WORK INSTRUCTIONS:
Copy out the rows below word for word, starting with the line that contains "What amount of" and going on through the last row.
— start RECORDS FOR THE TASK —
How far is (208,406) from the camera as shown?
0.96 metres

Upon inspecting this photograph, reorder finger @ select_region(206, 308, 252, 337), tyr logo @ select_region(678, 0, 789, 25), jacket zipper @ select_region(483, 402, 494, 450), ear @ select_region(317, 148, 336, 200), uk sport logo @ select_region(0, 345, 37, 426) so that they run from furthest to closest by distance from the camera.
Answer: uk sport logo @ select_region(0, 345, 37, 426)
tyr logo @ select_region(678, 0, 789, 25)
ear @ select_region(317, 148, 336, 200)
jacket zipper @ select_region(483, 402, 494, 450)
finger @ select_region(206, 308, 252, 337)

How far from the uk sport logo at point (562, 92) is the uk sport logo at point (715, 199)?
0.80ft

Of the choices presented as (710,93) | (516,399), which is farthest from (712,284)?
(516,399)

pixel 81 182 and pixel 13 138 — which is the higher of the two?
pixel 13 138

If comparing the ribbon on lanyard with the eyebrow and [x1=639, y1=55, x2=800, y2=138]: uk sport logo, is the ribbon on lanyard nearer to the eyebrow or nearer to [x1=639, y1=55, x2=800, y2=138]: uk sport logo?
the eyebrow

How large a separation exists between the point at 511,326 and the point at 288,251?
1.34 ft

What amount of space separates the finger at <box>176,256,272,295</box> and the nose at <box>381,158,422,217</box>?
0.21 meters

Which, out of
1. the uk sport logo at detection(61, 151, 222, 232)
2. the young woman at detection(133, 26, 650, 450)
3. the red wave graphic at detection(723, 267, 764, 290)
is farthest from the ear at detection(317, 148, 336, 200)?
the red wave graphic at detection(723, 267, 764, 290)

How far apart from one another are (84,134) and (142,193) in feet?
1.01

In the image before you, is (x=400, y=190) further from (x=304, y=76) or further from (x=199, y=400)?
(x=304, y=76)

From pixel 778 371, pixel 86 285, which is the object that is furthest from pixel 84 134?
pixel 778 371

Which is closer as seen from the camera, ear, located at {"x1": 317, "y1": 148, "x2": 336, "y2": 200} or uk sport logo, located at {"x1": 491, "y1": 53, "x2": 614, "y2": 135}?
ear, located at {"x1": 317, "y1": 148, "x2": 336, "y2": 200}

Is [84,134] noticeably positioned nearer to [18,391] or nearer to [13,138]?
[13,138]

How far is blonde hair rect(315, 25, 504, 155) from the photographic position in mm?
— end RECORDS FOR THE TASK —
RESULT FOR THIS EXERCISE:
What amount of space separates the finger at <box>176,256,272,295</box> and the nose at <box>381,158,422,217</box>?
0.21 meters

Which, out of
1. the uk sport logo at detection(61, 151, 222, 232)
2. the young woman at detection(133, 26, 650, 450)
3. the red wave graphic at detection(723, 267, 764, 290)
is farthest from the ear at detection(317, 148, 336, 200)?
the red wave graphic at detection(723, 267, 764, 290)

How far apart from one another are (84,134) and (142,193) in feet?
1.01

In the image before you, is (x=400, y=190) further from (x=304, y=76) or further from (x=199, y=400)?
(x=304, y=76)

From pixel 778 371, pixel 86 285, which is the object that is furthest from pixel 84 134?
pixel 778 371

Which is closer as seen from the camera, ear, located at {"x1": 317, "y1": 148, "x2": 336, "y2": 200} or uk sport logo, located at {"x1": 491, "y1": 53, "x2": 614, "y2": 135}?
ear, located at {"x1": 317, "y1": 148, "x2": 336, "y2": 200}

Is [84,134] noticeably positioned nearer to [18,391] or nearer to [13,138]?
[13,138]

How far is blonde hair rect(315, 25, 504, 155) from the photographic position in mm?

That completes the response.